## [MATERIALS PROVIDED]
··········

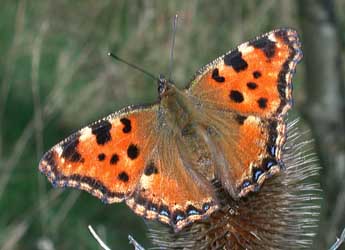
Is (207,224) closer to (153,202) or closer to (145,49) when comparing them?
(153,202)

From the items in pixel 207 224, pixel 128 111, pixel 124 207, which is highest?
pixel 128 111

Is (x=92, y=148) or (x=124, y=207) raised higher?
(x=92, y=148)

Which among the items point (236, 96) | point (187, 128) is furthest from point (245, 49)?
point (187, 128)

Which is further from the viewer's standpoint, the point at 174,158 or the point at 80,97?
the point at 80,97

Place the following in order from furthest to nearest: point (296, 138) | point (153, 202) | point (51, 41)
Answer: point (51, 41), point (296, 138), point (153, 202)

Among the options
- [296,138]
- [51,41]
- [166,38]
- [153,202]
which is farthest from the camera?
[51,41]

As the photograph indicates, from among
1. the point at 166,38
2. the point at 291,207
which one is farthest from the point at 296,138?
the point at 166,38

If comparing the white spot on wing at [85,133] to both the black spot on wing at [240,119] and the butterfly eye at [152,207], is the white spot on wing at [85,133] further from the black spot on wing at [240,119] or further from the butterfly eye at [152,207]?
the black spot on wing at [240,119]

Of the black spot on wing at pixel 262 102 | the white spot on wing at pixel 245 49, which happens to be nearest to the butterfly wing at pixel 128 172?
the black spot on wing at pixel 262 102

··········

## [WHAT TO WORK ON]
Can you write out all the items above again with "white spot on wing" changed to "pale spot on wing" everywhere and nothing else altered, leaving the pictures out?

## [WRITTEN ANSWER]
Is (207,224) closer to (153,202) or closer to (145,49) when comparing them?
(153,202)

From the items in pixel 207 224, pixel 128 111, pixel 124 207, which is highest?
pixel 128 111

Is (x=92, y=148) or (x=124, y=207) raised higher?
(x=92, y=148)

Which among the items point (236, 96) | point (187, 128) is furthest from point (245, 49)?
point (187, 128)

Which is further from the viewer's standpoint, the point at 174,158 or the point at 80,97?
the point at 80,97

Place the following in order from furthest to nearest: point (296, 138) | point (153, 202) | point (51, 41)
Answer: point (51, 41), point (296, 138), point (153, 202)

Among the options
- [296,138]
- [51,41]
- [166,38]
- [153,202]
which is farthest from the camera?
[51,41]

As the photograph indicates, from among
1. the point at 166,38
2. the point at 291,207
which one is farthest from the point at 296,138?
the point at 166,38

If comparing the pale spot on wing at [85,133] to both the black spot on wing at [240,119] and the butterfly eye at [152,207], is the pale spot on wing at [85,133] further from the black spot on wing at [240,119] or further from the butterfly eye at [152,207]?
the black spot on wing at [240,119]

Of the black spot on wing at pixel 262 102 | the pale spot on wing at pixel 245 49, which happens to be nearest to the butterfly wing at pixel 128 172?
the black spot on wing at pixel 262 102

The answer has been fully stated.